Since he published the ten rules, numerous sports bodies have incorporated variations of same, thought you would appreciate if had seen any of the variations the original ten rules I found posted by the author of Lloyds biography.
Ten Rules For Parents of Athletes – Lloyd Percival – 1974
- Make sure your child knows that win or lose, scared or heroic, you love them, appreciate their efforts and are not disappointed in them.
- Try to be completely honest with yourself about your child’s athletic capability, competitive attitude, sportsmanship and actual level of skill.
- Be helpful, but don’t “coach” them on the way to the track, diamond or court … on the way back … at breakfast … and so on.

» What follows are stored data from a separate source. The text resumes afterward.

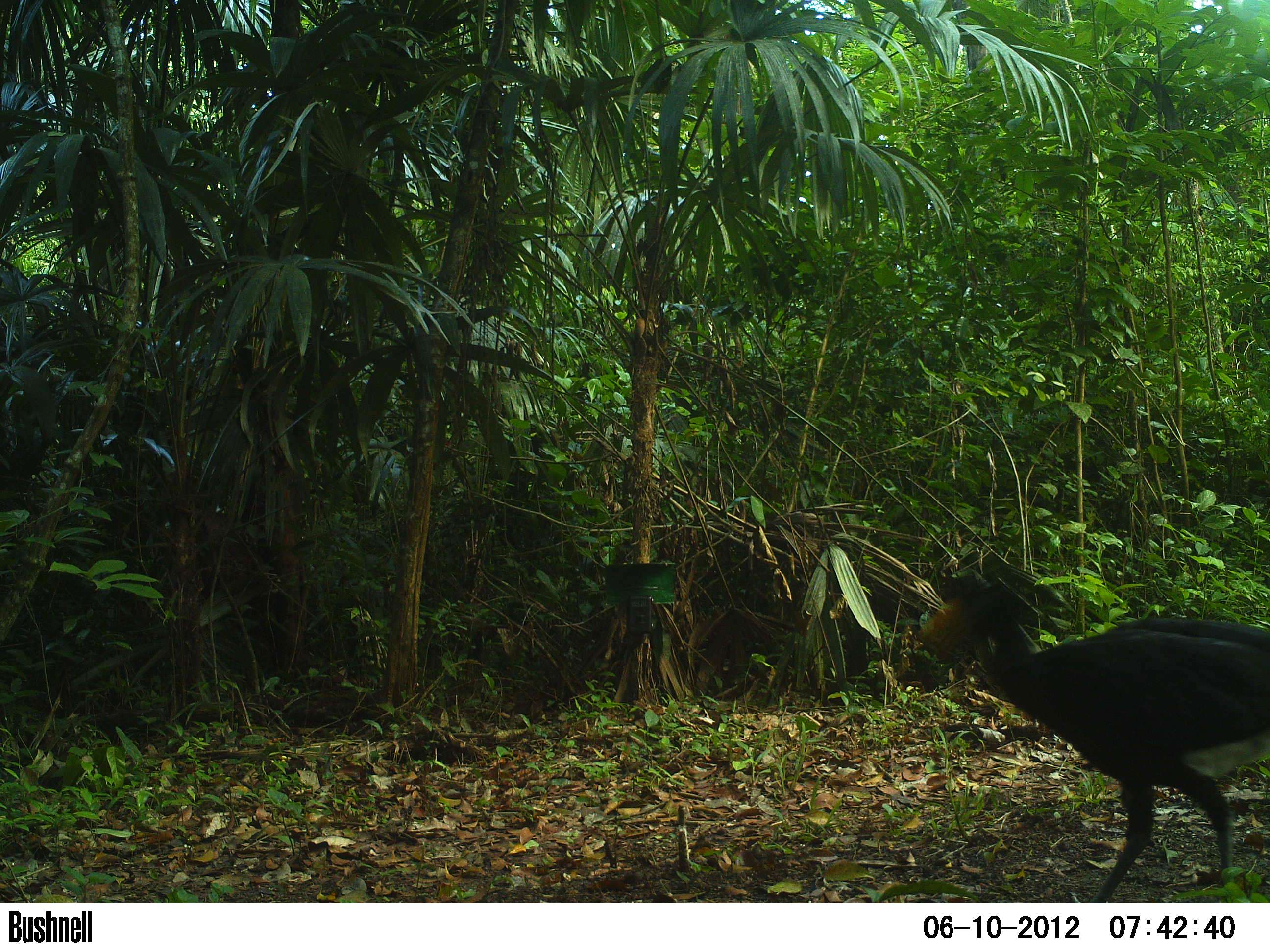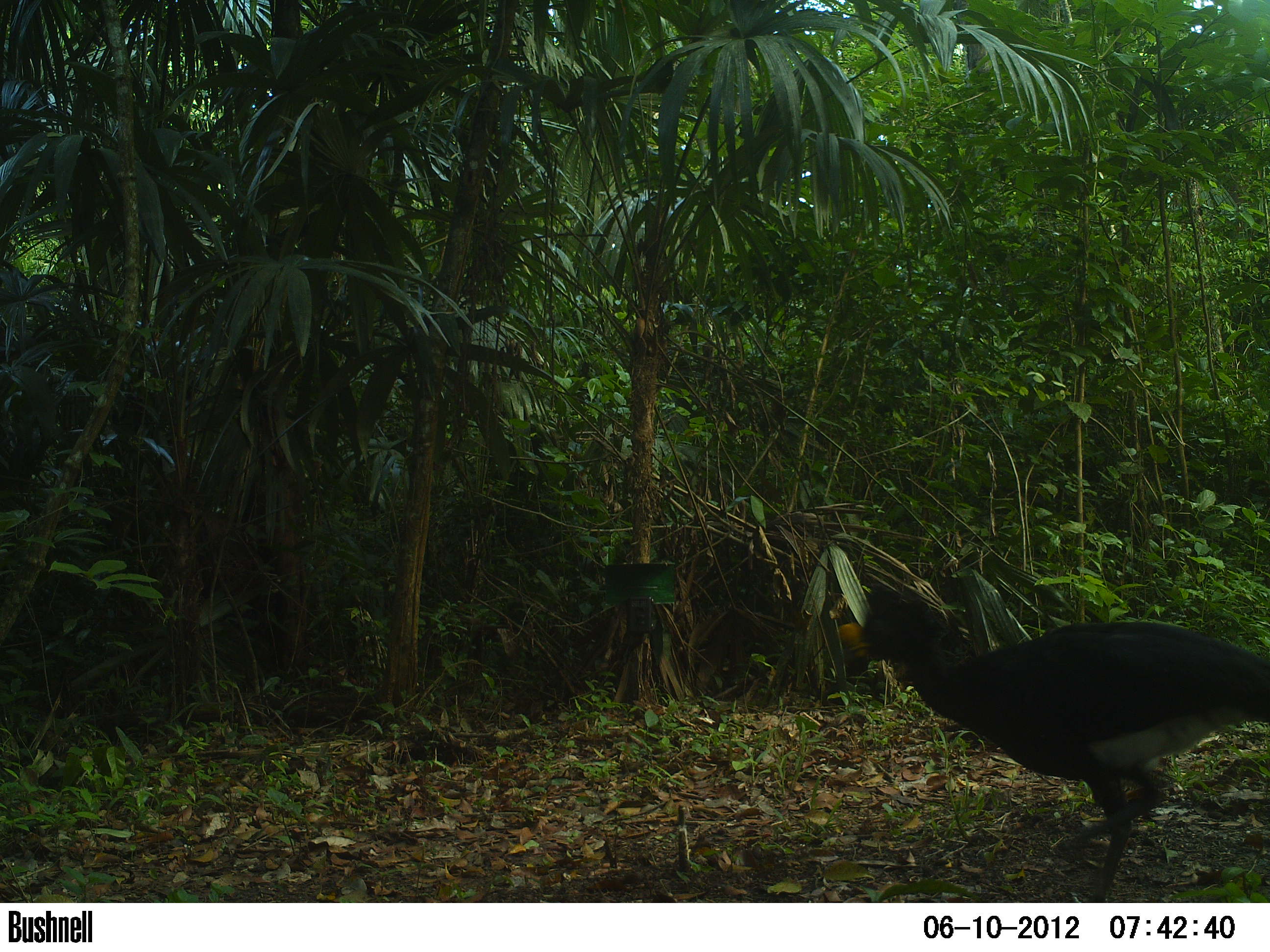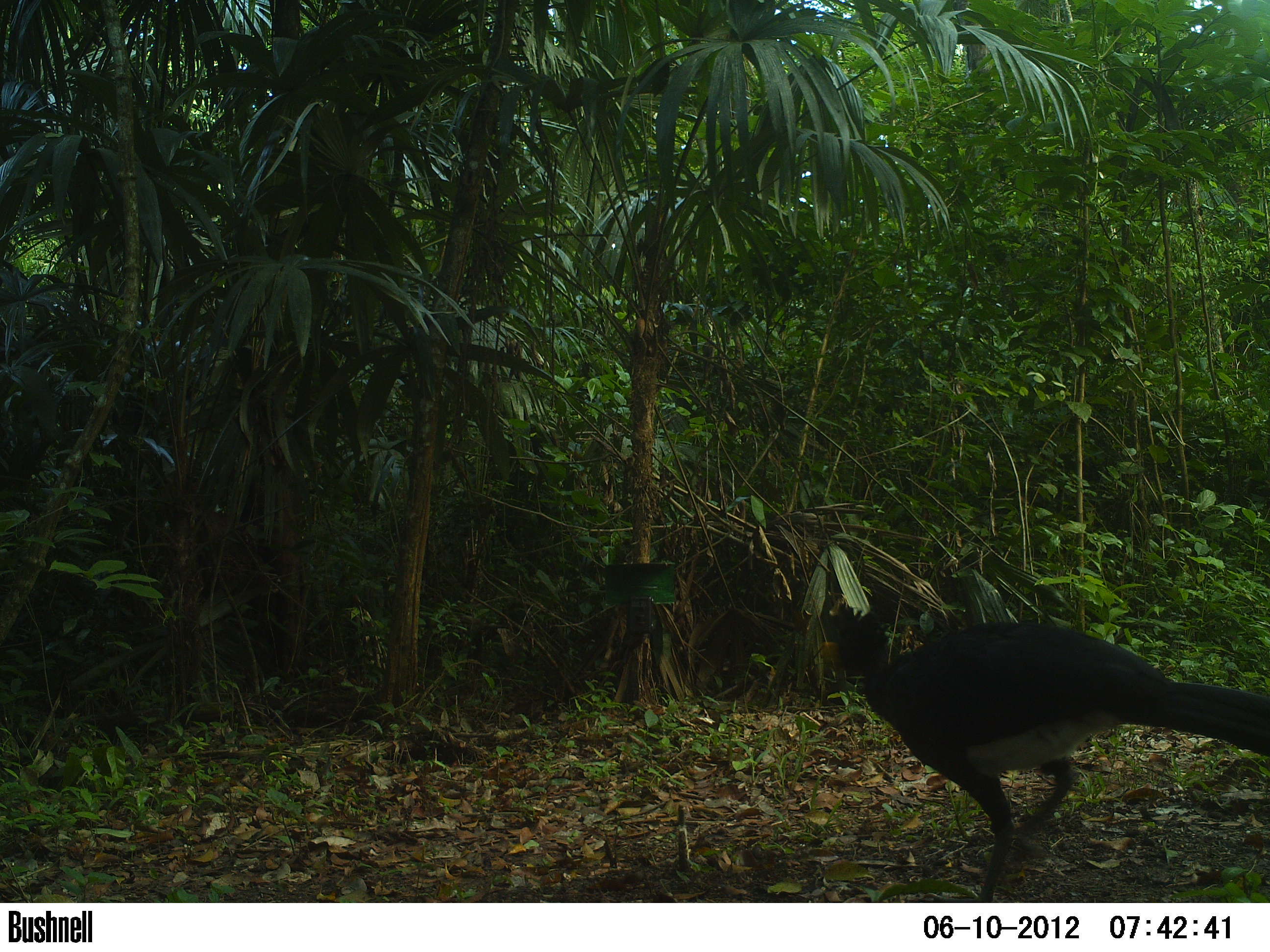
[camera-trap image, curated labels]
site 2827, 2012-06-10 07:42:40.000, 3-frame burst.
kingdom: Animalia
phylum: Chordata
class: Aves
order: Galliformes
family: Cracidae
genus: Crax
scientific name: Crax rubra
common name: great curassow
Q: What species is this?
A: Crax rubra (great curassow).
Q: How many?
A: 1.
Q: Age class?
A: Adult.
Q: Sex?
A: Male.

- Teach your child to enjoy the thrill of competition, to be “out there trying” to be working to improve their skills and attitudes … to take physical bumps and come back for more.
- Try not to re-live your athletic life through your child in a way that it creates pressure; you fumbled too, you lost as well as you won. You were frightened, you backed off at times, and you were not always heroic. Don’t pressure your child because of your pride.
- Don’t compete with the coach.
- Don’t compare the skill, courage or attitudes of your child with other members of the squad or team, at least in range of him/her hearing
- You should also get to know the coach so that you can be assured that their philosophy, attitudes , and ethics and knowledge are such that you are comfortable with them taking a prominent role in the development of your child.
- Always remember that children tend to exaggerate, both when praised and when criticized.
- Make a point of understanding courage and the fact that it is relative.